On the involvement of cell volume regulation mechanisms in post-hypertonic lysis and slow-freezing injury of human erythrocytes and its broader cryobiological significance

Abstract

ABSTRACTAn effort is made to explain the salt loading of hypertonicity-treated human red blood cells (RBC) and their post-hypertonic lysis, which occurs upon resuspension to isotonic media. It is recognized that the salt loading is consistent with the regulatory volume increase response - a physiological response applied by cells to adapt to hypertonic conditions. It is therefore hypothesized that salt loading occurs via physiological ion transport pathways, allowing passive dissipative fluxes across the plasma membrane with the preservation of membrane integrity. It is argued that post-hypertonic lysis is essentially a hypotonic lysis occurring already in an isotonic medium due to the excess salt in the cytoplasm. A simplified physiological model accounting for transmembrane ion fluxes was applied to simulate the RBC physiological state to address the problem quantitatively. Instead of assuming the plasma membrane to be impermeable to ions, the dynamic nature of cell physiological state and capacity of cells to perform acute cell volume regulation by increasing passive cation plasma membrane permeability is recognized. It is shown that the RBC plasma membrane contains ion pathways capable of supporting a several-order increase in catio permeability, facilitating overall salt loading. The obtained picture, consistent with general physiology, predicts the experimentally observed RBC behavior. Although treated in theory, evidence supporting the proposed theory is provided, and the high explanatory power of the proposed idea is demonstrated.

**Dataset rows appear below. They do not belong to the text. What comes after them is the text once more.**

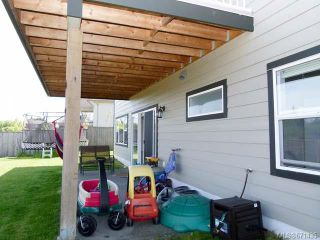 Photo 32: 2165 Varsity Dr in CAMPBELL RIVER: CR Willow Point House for sale (Campbell River)  : MLS®# 671435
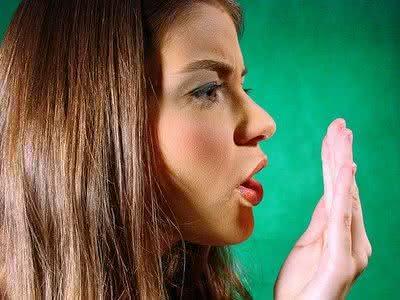 Combata o mau hálito com nossas receitas
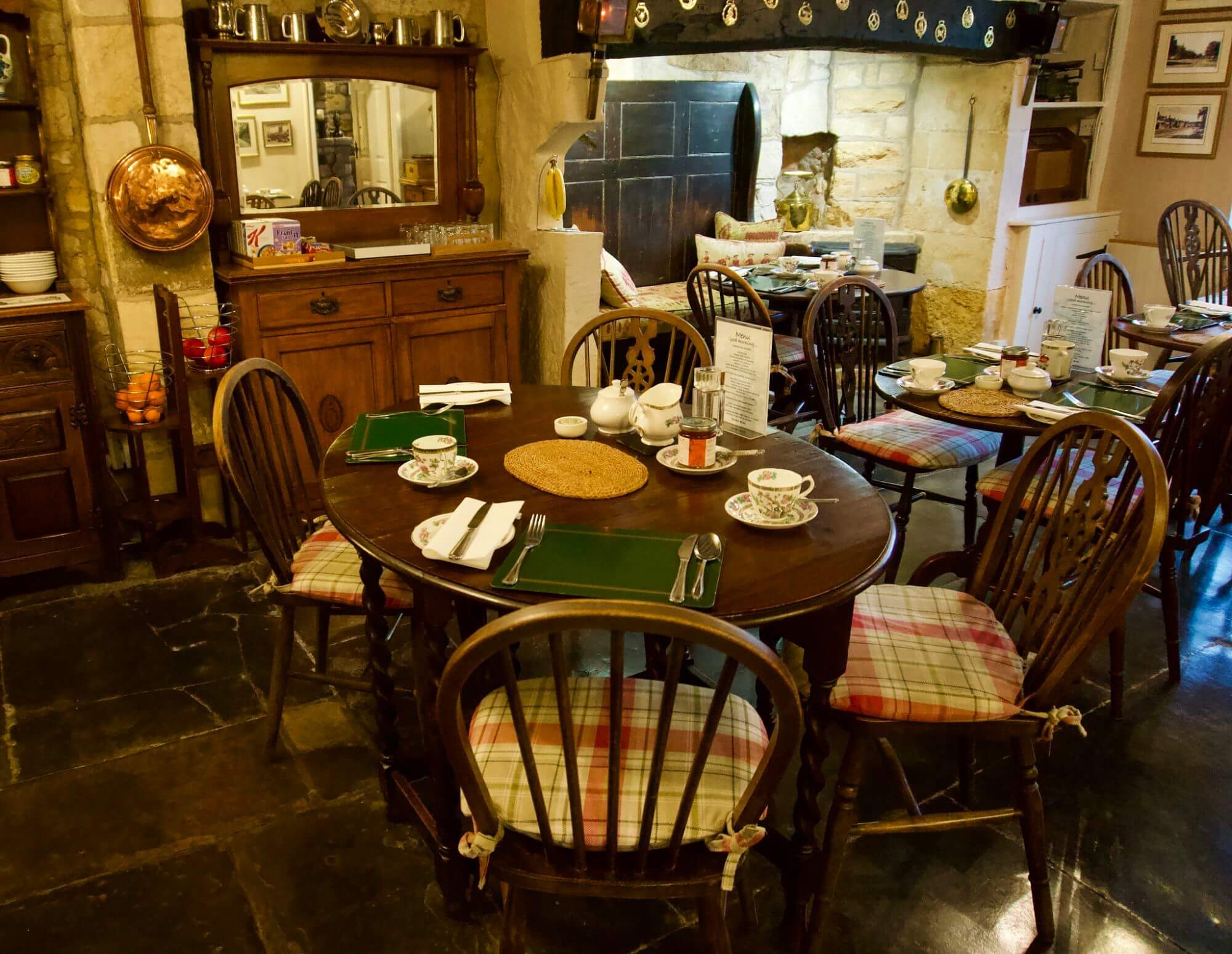 Inside the Olive Branch Bed and Breakfast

While focused on human RBCs, this study offers a general mechanism for the osmotic injury of cells exposed to hypertonic solutions - conditions relevant to cell cryopreservation - since many cells possess cell volume regulation mechanisms. Implications of the proposed hypothesis explaining the cryoprotective mechanism of common cryoprotectants are discussed, and additives targeting ion transport pathways are suggested as novel cryoprotectants.